All of the entries below must be copied out exactly.

[Exercise inputs]

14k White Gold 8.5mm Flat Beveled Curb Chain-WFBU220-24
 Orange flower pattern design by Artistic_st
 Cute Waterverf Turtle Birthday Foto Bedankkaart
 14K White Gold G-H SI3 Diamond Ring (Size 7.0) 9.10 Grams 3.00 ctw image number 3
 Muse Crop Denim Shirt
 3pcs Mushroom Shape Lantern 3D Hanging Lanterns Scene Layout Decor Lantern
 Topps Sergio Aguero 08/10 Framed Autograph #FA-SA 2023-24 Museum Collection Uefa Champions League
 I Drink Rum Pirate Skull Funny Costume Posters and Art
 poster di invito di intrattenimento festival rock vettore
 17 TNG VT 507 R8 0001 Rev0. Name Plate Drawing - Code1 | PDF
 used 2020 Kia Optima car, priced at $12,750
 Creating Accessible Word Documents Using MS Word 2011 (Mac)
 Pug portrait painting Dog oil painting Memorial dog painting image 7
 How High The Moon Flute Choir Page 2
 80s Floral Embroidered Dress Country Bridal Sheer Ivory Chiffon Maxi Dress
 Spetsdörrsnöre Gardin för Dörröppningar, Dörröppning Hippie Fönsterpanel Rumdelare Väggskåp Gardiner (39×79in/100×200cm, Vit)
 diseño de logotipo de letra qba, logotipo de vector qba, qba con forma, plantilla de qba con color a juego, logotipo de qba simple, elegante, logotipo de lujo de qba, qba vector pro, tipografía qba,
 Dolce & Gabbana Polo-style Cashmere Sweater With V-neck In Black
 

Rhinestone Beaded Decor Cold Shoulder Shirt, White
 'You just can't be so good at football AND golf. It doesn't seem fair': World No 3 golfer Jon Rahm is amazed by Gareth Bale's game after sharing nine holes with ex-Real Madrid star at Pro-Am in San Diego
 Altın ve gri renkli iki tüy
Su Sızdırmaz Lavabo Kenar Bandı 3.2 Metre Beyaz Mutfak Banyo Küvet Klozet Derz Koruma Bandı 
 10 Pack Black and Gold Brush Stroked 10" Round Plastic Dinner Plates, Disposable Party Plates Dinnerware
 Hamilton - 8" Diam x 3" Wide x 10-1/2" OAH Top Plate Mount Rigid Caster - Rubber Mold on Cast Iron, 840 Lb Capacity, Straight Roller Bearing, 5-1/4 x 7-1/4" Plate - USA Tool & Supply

[/Exercise inputs]

## Exercise result
14k White Gold 8.5mm Flat Beveled Curb Chain-WFBU220-24
 Orange flower pattern design by Artistic_st
 Cute Waterverf Turtle Birthday Foto Bedankkaart
 14K White Gold G-H SI3 Diamond Ring (Size 7.0) 9.10 Grams 3.00 ctw image number 3
 Muse Crop Denim Shirt
 3pcs Mushroom Shape Lantern 3D Hanging Lanterns Scene Layout Decor Lantern
 Topps Sergio Aguero 08/10 Framed Autograph #FA-SA 2023-24 Museum Collection Uefa Champions League
 I Drink Rum Pirate Skull Funny Costume Posters and Art
 poster di invito di intrattenimento festival rock vettore
 17 TNG VT 507 R8 0001 Rev0. Name Plate Drawing - Code1 | PDF
 used 2020 Kia Optima car, priced at $12,750
 Creating Accessible Word Documents Using MS Word 2011 (Mac)
 Pug portrait painting Dog oil painting Memorial dog painting image 7
 How High The Moon Flute Choir Page 2
 80s Floral Embroidered Dress Country Bridal Sheer Ivory Chiffon Maxi Dress
 Spetsdörrsnöre Gardin för Dörröppningar, Dörröppning Hippie Fönsterpanel Rumdelare Väggskåp Gardiner (39×79in/100×200cm, Vit)
 diseño de logotipo de letra qba, logotipo de vector qba, qba con forma, plantilla de qba con color a juego, logotipo de qba simple, elegante, logotipo de lujo de qba, qba vector pro, tipografía qba,
 Dolce & Gabbana Polo-style Cashmere Sweater With V-neck In Black
 

Rhinestone Beaded Decor Cold Shoulder Shirt, White
 'You just can't be so good at football AND golf. It doesn't seem fair': World No 3 golfer Jon Rahm is amazed by Gareth Bale's game after sharing nine holes with ex-Real Madrid star at Pro-Am in San Diego
 Altın ve gri renkli iki tüy
Su Sızdırmaz Lavabo Kenar Bandı 3.2 Metre Beyaz Mutfak Banyo Küvet Klozet Derz Koruma Bandı 
 10 Pack Black and Gold Brush Stroked 10" Round Plastic Dinner Plates, Disposable Party Plates Dinnerware
 Hamilton - 8" Diam x 3" Wide x 10-1/2" OAH Top Plate Mount Rigid Caster - Rubber Mold on Cast Iron, 840 Lb Capacity, Straight Roller Bearing, 5-1/4 x 7-1/4" Plate - USA Tool & Supply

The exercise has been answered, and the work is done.